Pero Dios no pasa de nuestras súplicas, aunque parezca lo contrario. Nunca llega tarde pese a pedirle por causas justas, pero no entraban en sus designios ni primera voluntad de nuestra vida. Tenemos que tener confianza en Él porque nos escucha. No podemos atosigar a Dios ni ponerle plazos. Así tendremos una paz grande.

Cuando Jesús llega a Betania, Lázaro ya ha muerto. El diálogo con Marta es una revelación del misterio de Cristo. El hijo, quien del mismo modo que el Padre, resucita a los muertos y les da la vida. Jesús le dice a Marta que Lázaro resucitará.

Marta le responde diciéndole que cree que es el Mesías. Cristo es nuestra vida y quien ha vencido el pecado y la muerte. Nos abre a la plenitud de la belleza y amor del ser humano, con la Vida Eterna y la Resurrección que celebramos en la Pascua, para el que nos preparamos en tiempo de Cuaresma.

Jesús de Nazaret no es un muerto ilustre, es el mismo ayer, hoy y siempre, nos dice la carta a los hebreos. Los cristianos creemos que Jesús vive para siempre, y nos abre las puertas de la esperanza que pese a nuestras dificultades y el materialismo en el que vivimos. Podemos aspirar a la Vida Eterna. Si hemos muerto con Cristo, también viviremos con Él.

La muerte no tiene la última palabra. Es un gran consuelo cuando mueren nuestros seres queridos. Necesitamos en este tiempo la esperanza de participar en el mismo destino que Jesús. Aspiramos al Cielo y a la Vida Eterna.

El hombre se ha instalado en el pesimismo vital y no quiere saber nada más que del estado del bienestar. Nos hemos habituado a que no se hable del más allá. Parece un tema tabú. Escasea esa parte del credo. Es una contradicción con la vida cristiana. Poner en duda la Vida Eterna no deja tener consecuencias para la vida terrenal, como la pérdida del sentido de la vida, la caída de la solidaridad o carencia de la ilusión y aumento del miedo.

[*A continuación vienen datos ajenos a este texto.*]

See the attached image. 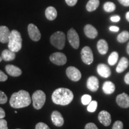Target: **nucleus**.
Returning <instances> with one entry per match:
<instances>
[{"label": "nucleus", "instance_id": "obj_1", "mask_svg": "<svg viewBox=\"0 0 129 129\" xmlns=\"http://www.w3.org/2000/svg\"><path fill=\"white\" fill-rule=\"evenodd\" d=\"M74 99V94L71 90L67 88H59L54 90L51 96L53 103L59 105H69Z\"/></svg>", "mask_w": 129, "mask_h": 129}, {"label": "nucleus", "instance_id": "obj_2", "mask_svg": "<svg viewBox=\"0 0 129 129\" xmlns=\"http://www.w3.org/2000/svg\"><path fill=\"white\" fill-rule=\"evenodd\" d=\"M31 103V98L28 91L20 90L18 92L14 93L11 96L10 105L12 108L16 109L26 107Z\"/></svg>", "mask_w": 129, "mask_h": 129}, {"label": "nucleus", "instance_id": "obj_3", "mask_svg": "<svg viewBox=\"0 0 129 129\" xmlns=\"http://www.w3.org/2000/svg\"><path fill=\"white\" fill-rule=\"evenodd\" d=\"M22 46V38L20 33L17 30H13L10 33L9 41V49L17 53L20 50Z\"/></svg>", "mask_w": 129, "mask_h": 129}, {"label": "nucleus", "instance_id": "obj_4", "mask_svg": "<svg viewBox=\"0 0 129 129\" xmlns=\"http://www.w3.org/2000/svg\"><path fill=\"white\" fill-rule=\"evenodd\" d=\"M65 35L62 31H57L54 33L50 37V43L54 47L62 50L65 45Z\"/></svg>", "mask_w": 129, "mask_h": 129}, {"label": "nucleus", "instance_id": "obj_5", "mask_svg": "<svg viewBox=\"0 0 129 129\" xmlns=\"http://www.w3.org/2000/svg\"><path fill=\"white\" fill-rule=\"evenodd\" d=\"M33 106L35 109H40L43 108L46 102V96L44 92L41 90L35 91L32 96Z\"/></svg>", "mask_w": 129, "mask_h": 129}, {"label": "nucleus", "instance_id": "obj_6", "mask_svg": "<svg viewBox=\"0 0 129 129\" xmlns=\"http://www.w3.org/2000/svg\"><path fill=\"white\" fill-rule=\"evenodd\" d=\"M68 40L69 44L75 49H78L80 46V38L76 30L74 28L70 29L68 32Z\"/></svg>", "mask_w": 129, "mask_h": 129}, {"label": "nucleus", "instance_id": "obj_7", "mask_svg": "<svg viewBox=\"0 0 129 129\" xmlns=\"http://www.w3.org/2000/svg\"><path fill=\"white\" fill-rule=\"evenodd\" d=\"M81 56L83 62L85 64H90L93 62V51L89 47L85 46L83 48L81 51Z\"/></svg>", "mask_w": 129, "mask_h": 129}, {"label": "nucleus", "instance_id": "obj_8", "mask_svg": "<svg viewBox=\"0 0 129 129\" xmlns=\"http://www.w3.org/2000/svg\"><path fill=\"white\" fill-rule=\"evenodd\" d=\"M50 60L56 65H63L67 62V58L65 54L63 53L56 52L53 53L50 56Z\"/></svg>", "mask_w": 129, "mask_h": 129}, {"label": "nucleus", "instance_id": "obj_9", "mask_svg": "<svg viewBox=\"0 0 129 129\" xmlns=\"http://www.w3.org/2000/svg\"><path fill=\"white\" fill-rule=\"evenodd\" d=\"M66 74L67 77L71 80L75 82L78 81L81 78V73L80 70L74 67H69L68 68L66 71Z\"/></svg>", "mask_w": 129, "mask_h": 129}, {"label": "nucleus", "instance_id": "obj_10", "mask_svg": "<svg viewBox=\"0 0 129 129\" xmlns=\"http://www.w3.org/2000/svg\"><path fill=\"white\" fill-rule=\"evenodd\" d=\"M28 31L30 38L34 41H38L41 38V33L34 24L30 23L28 25Z\"/></svg>", "mask_w": 129, "mask_h": 129}, {"label": "nucleus", "instance_id": "obj_11", "mask_svg": "<svg viewBox=\"0 0 129 129\" xmlns=\"http://www.w3.org/2000/svg\"><path fill=\"white\" fill-rule=\"evenodd\" d=\"M116 102L118 105L121 108H127L129 107V96L125 93L118 94L116 98Z\"/></svg>", "mask_w": 129, "mask_h": 129}, {"label": "nucleus", "instance_id": "obj_12", "mask_svg": "<svg viewBox=\"0 0 129 129\" xmlns=\"http://www.w3.org/2000/svg\"><path fill=\"white\" fill-rule=\"evenodd\" d=\"M98 119L101 123L105 126H109L111 123V114L106 111H102L98 115Z\"/></svg>", "mask_w": 129, "mask_h": 129}, {"label": "nucleus", "instance_id": "obj_13", "mask_svg": "<svg viewBox=\"0 0 129 129\" xmlns=\"http://www.w3.org/2000/svg\"><path fill=\"white\" fill-rule=\"evenodd\" d=\"M51 121L53 124L57 127H61L64 124V119L62 114L59 111H53L51 115Z\"/></svg>", "mask_w": 129, "mask_h": 129}, {"label": "nucleus", "instance_id": "obj_14", "mask_svg": "<svg viewBox=\"0 0 129 129\" xmlns=\"http://www.w3.org/2000/svg\"><path fill=\"white\" fill-rule=\"evenodd\" d=\"M99 87V80L94 76H91L87 81V87L89 90L95 92L98 90Z\"/></svg>", "mask_w": 129, "mask_h": 129}, {"label": "nucleus", "instance_id": "obj_15", "mask_svg": "<svg viewBox=\"0 0 129 129\" xmlns=\"http://www.w3.org/2000/svg\"><path fill=\"white\" fill-rule=\"evenodd\" d=\"M97 71L100 76L104 78H108L111 74V69L108 66L104 63H101L98 64L97 67Z\"/></svg>", "mask_w": 129, "mask_h": 129}, {"label": "nucleus", "instance_id": "obj_16", "mask_svg": "<svg viewBox=\"0 0 129 129\" xmlns=\"http://www.w3.org/2000/svg\"><path fill=\"white\" fill-rule=\"evenodd\" d=\"M11 32L6 26H0V42L2 43H9Z\"/></svg>", "mask_w": 129, "mask_h": 129}, {"label": "nucleus", "instance_id": "obj_17", "mask_svg": "<svg viewBox=\"0 0 129 129\" xmlns=\"http://www.w3.org/2000/svg\"><path fill=\"white\" fill-rule=\"evenodd\" d=\"M84 31L85 35L88 38H91V39H94L96 38L98 35V32L96 29L90 24H87L85 26L84 28Z\"/></svg>", "mask_w": 129, "mask_h": 129}, {"label": "nucleus", "instance_id": "obj_18", "mask_svg": "<svg viewBox=\"0 0 129 129\" xmlns=\"http://www.w3.org/2000/svg\"><path fill=\"white\" fill-rule=\"evenodd\" d=\"M6 70L9 75L12 77H19L22 74V70L19 68L13 65L7 64L6 66Z\"/></svg>", "mask_w": 129, "mask_h": 129}, {"label": "nucleus", "instance_id": "obj_19", "mask_svg": "<svg viewBox=\"0 0 129 129\" xmlns=\"http://www.w3.org/2000/svg\"><path fill=\"white\" fill-rule=\"evenodd\" d=\"M129 65L128 60L127 57H122L121 59L119 61V63H118V65L116 68V71L118 73H121L124 72L128 68Z\"/></svg>", "mask_w": 129, "mask_h": 129}, {"label": "nucleus", "instance_id": "obj_20", "mask_svg": "<svg viewBox=\"0 0 129 129\" xmlns=\"http://www.w3.org/2000/svg\"><path fill=\"white\" fill-rule=\"evenodd\" d=\"M97 48L100 54H105L108 51V44L105 40H100L97 44Z\"/></svg>", "mask_w": 129, "mask_h": 129}, {"label": "nucleus", "instance_id": "obj_21", "mask_svg": "<svg viewBox=\"0 0 129 129\" xmlns=\"http://www.w3.org/2000/svg\"><path fill=\"white\" fill-rule=\"evenodd\" d=\"M1 57H2L3 60L6 61V62L13 60L16 57L15 52H13L10 49L4 50L1 53Z\"/></svg>", "mask_w": 129, "mask_h": 129}, {"label": "nucleus", "instance_id": "obj_22", "mask_svg": "<svg viewBox=\"0 0 129 129\" xmlns=\"http://www.w3.org/2000/svg\"><path fill=\"white\" fill-rule=\"evenodd\" d=\"M102 89L105 94H111L115 91V85L112 82L106 81L103 84Z\"/></svg>", "mask_w": 129, "mask_h": 129}, {"label": "nucleus", "instance_id": "obj_23", "mask_svg": "<svg viewBox=\"0 0 129 129\" xmlns=\"http://www.w3.org/2000/svg\"><path fill=\"white\" fill-rule=\"evenodd\" d=\"M46 18L49 20H53L57 17V13L56 9L54 7L50 6L47 7L45 12Z\"/></svg>", "mask_w": 129, "mask_h": 129}, {"label": "nucleus", "instance_id": "obj_24", "mask_svg": "<svg viewBox=\"0 0 129 129\" xmlns=\"http://www.w3.org/2000/svg\"><path fill=\"white\" fill-rule=\"evenodd\" d=\"M99 0H89L86 5L87 10L89 12L96 10L99 7Z\"/></svg>", "mask_w": 129, "mask_h": 129}, {"label": "nucleus", "instance_id": "obj_25", "mask_svg": "<svg viewBox=\"0 0 129 129\" xmlns=\"http://www.w3.org/2000/svg\"><path fill=\"white\" fill-rule=\"evenodd\" d=\"M129 40V32L124 30L117 36V41L120 43H124Z\"/></svg>", "mask_w": 129, "mask_h": 129}, {"label": "nucleus", "instance_id": "obj_26", "mask_svg": "<svg viewBox=\"0 0 129 129\" xmlns=\"http://www.w3.org/2000/svg\"><path fill=\"white\" fill-rule=\"evenodd\" d=\"M118 53L117 51H113L111 53L108 57V63L111 66L115 65L118 60Z\"/></svg>", "mask_w": 129, "mask_h": 129}, {"label": "nucleus", "instance_id": "obj_27", "mask_svg": "<svg viewBox=\"0 0 129 129\" xmlns=\"http://www.w3.org/2000/svg\"><path fill=\"white\" fill-rule=\"evenodd\" d=\"M116 9L115 4H114V3L110 2V1H108V2H106L104 4V9L105 12L108 13H111L114 12Z\"/></svg>", "mask_w": 129, "mask_h": 129}, {"label": "nucleus", "instance_id": "obj_28", "mask_svg": "<svg viewBox=\"0 0 129 129\" xmlns=\"http://www.w3.org/2000/svg\"><path fill=\"white\" fill-rule=\"evenodd\" d=\"M98 107V102L96 101H91L88 105L87 111L90 112H94Z\"/></svg>", "mask_w": 129, "mask_h": 129}, {"label": "nucleus", "instance_id": "obj_29", "mask_svg": "<svg viewBox=\"0 0 129 129\" xmlns=\"http://www.w3.org/2000/svg\"><path fill=\"white\" fill-rule=\"evenodd\" d=\"M91 96L89 94H84L81 97V102L84 105H87L91 102Z\"/></svg>", "mask_w": 129, "mask_h": 129}, {"label": "nucleus", "instance_id": "obj_30", "mask_svg": "<svg viewBox=\"0 0 129 129\" xmlns=\"http://www.w3.org/2000/svg\"><path fill=\"white\" fill-rule=\"evenodd\" d=\"M7 102V96L3 91L0 90V104H4Z\"/></svg>", "mask_w": 129, "mask_h": 129}, {"label": "nucleus", "instance_id": "obj_31", "mask_svg": "<svg viewBox=\"0 0 129 129\" xmlns=\"http://www.w3.org/2000/svg\"><path fill=\"white\" fill-rule=\"evenodd\" d=\"M112 129H123V123L121 121H116L113 124Z\"/></svg>", "mask_w": 129, "mask_h": 129}, {"label": "nucleus", "instance_id": "obj_32", "mask_svg": "<svg viewBox=\"0 0 129 129\" xmlns=\"http://www.w3.org/2000/svg\"><path fill=\"white\" fill-rule=\"evenodd\" d=\"M35 129H50L46 124L44 122H38L35 125Z\"/></svg>", "mask_w": 129, "mask_h": 129}, {"label": "nucleus", "instance_id": "obj_33", "mask_svg": "<svg viewBox=\"0 0 129 129\" xmlns=\"http://www.w3.org/2000/svg\"><path fill=\"white\" fill-rule=\"evenodd\" d=\"M0 129H9L7 121L4 118L0 119Z\"/></svg>", "mask_w": 129, "mask_h": 129}, {"label": "nucleus", "instance_id": "obj_34", "mask_svg": "<svg viewBox=\"0 0 129 129\" xmlns=\"http://www.w3.org/2000/svg\"><path fill=\"white\" fill-rule=\"evenodd\" d=\"M85 129H99L97 125L93 122H89L87 123L85 126Z\"/></svg>", "mask_w": 129, "mask_h": 129}, {"label": "nucleus", "instance_id": "obj_35", "mask_svg": "<svg viewBox=\"0 0 129 129\" xmlns=\"http://www.w3.org/2000/svg\"><path fill=\"white\" fill-rule=\"evenodd\" d=\"M7 78L8 77L7 76V75H6L2 71L0 70V81H5L7 80Z\"/></svg>", "mask_w": 129, "mask_h": 129}, {"label": "nucleus", "instance_id": "obj_36", "mask_svg": "<svg viewBox=\"0 0 129 129\" xmlns=\"http://www.w3.org/2000/svg\"><path fill=\"white\" fill-rule=\"evenodd\" d=\"M65 1L69 6H74L77 3L78 0H65Z\"/></svg>", "mask_w": 129, "mask_h": 129}, {"label": "nucleus", "instance_id": "obj_37", "mask_svg": "<svg viewBox=\"0 0 129 129\" xmlns=\"http://www.w3.org/2000/svg\"><path fill=\"white\" fill-rule=\"evenodd\" d=\"M111 20L113 22H118L120 20V17L118 15H115V16H113L112 17H111Z\"/></svg>", "mask_w": 129, "mask_h": 129}, {"label": "nucleus", "instance_id": "obj_38", "mask_svg": "<svg viewBox=\"0 0 129 129\" xmlns=\"http://www.w3.org/2000/svg\"><path fill=\"white\" fill-rule=\"evenodd\" d=\"M118 2L122 6L125 7H128L129 6V0H118Z\"/></svg>", "mask_w": 129, "mask_h": 129}, {"label": "nucleus", "instance_id": "obj_39", "mask_svg": "<svg viewBox=\"0 0 129 129\" xmlns=\"http://www.w3.org/2000/svg\"><path fill=\"white\" fill-rule=\"evenodd\" d=\"M109 30L112 32H118L119 30H120V28L118 26H111L109 27Z\"/></svg>", "mask_w": 129, "mask_h": 129}, {"label": "nucleus", "instance_id": "obj_40", "mask_svg": "<svg viewBox=\"0 0 129 129\" xmlns=\"http://www.w3.org/2000/svg\"><path fill=\"white\" fill-rule=\"evenodd\" d=\"M6 117V112L2 108L0 107V119L4 118Z\"/></svg>", "mask_w": 129, "mask_h": 129}, {"label": "nucleus", "instance_id": "obj_41", "mask_svg": "<svg viewBox=\"0 0 129 129\" xmlns=\"http://www.w3.org/2000/svg\"><path fill=\"white\" fill-rule=\"evenodd\" d=\"M124 82L127 84L129 85V72L125 74L124 77Z\"/></svg>", "mask_w": 129, "mask_h": 129}, {"label": "nucleus", "instance_id": "obj_42", "mask_svg": "<svg viewBox=\"0 0 129 129\" xmlns=\"http://www.w3.org/2000/svg\"><path fill=\"white\" fill-rule=\"evenodd\" d=\"M125 18H126L127 20L129 22V12H127L126 14H125Z\"/></svg>", "mask_w": 129, "mask_h": 129}, {"label": "nucleus", "instance_id": "obj_43", "mask_svg": "<svg viewBox=\"0 0 129 129\" xmlns=\"http://www.w3.org/2000/svg\"><path fill=\"white\" fill-rule=\"evenodd\" d=\"M127 52L129 55V42L128 44H127Z\"/></svg>", "mask_w": 129, "mask_h": 129}, {"label": "nucleus", "instance_id": "obj_44", "mask_svg": "<svg viewBox=\"0 0 129 129\" xmlns=\"http://www.w3.org/2000/svg\"><path fill=\"white\" fill-rule=\"evenodd\" d=\"M2 60H3L2 57H0V62H1V61H2Z\"/></svg>", "mask_w": 129, "mask_h": 129}, {"label": "nucleus", "instance_id": "obj_45", "mask_svg": "<svg viewBox=\"0 0 129 129\" xmlns=\"http://www.w3.org/2000/svg\"><path fill=\"white\" fill-rule=\"evenodd\" d=\"M16 129H20V128H16Z\"/></svg>", "mask_w": 129, "mask_h": 129}]
</instances>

La Iglesia hemos de empeñarnos en dar la vuelta a esta situación, haciendo de la esperanza humana y del optimismo una tarea prioritaria y urgente. Toca a los creyentes recuperar el artículo final del credo: creo en la Vida Eterna, que no consiste en una prolongación de la vida presente, sino en la realización gozosa de la plenitud.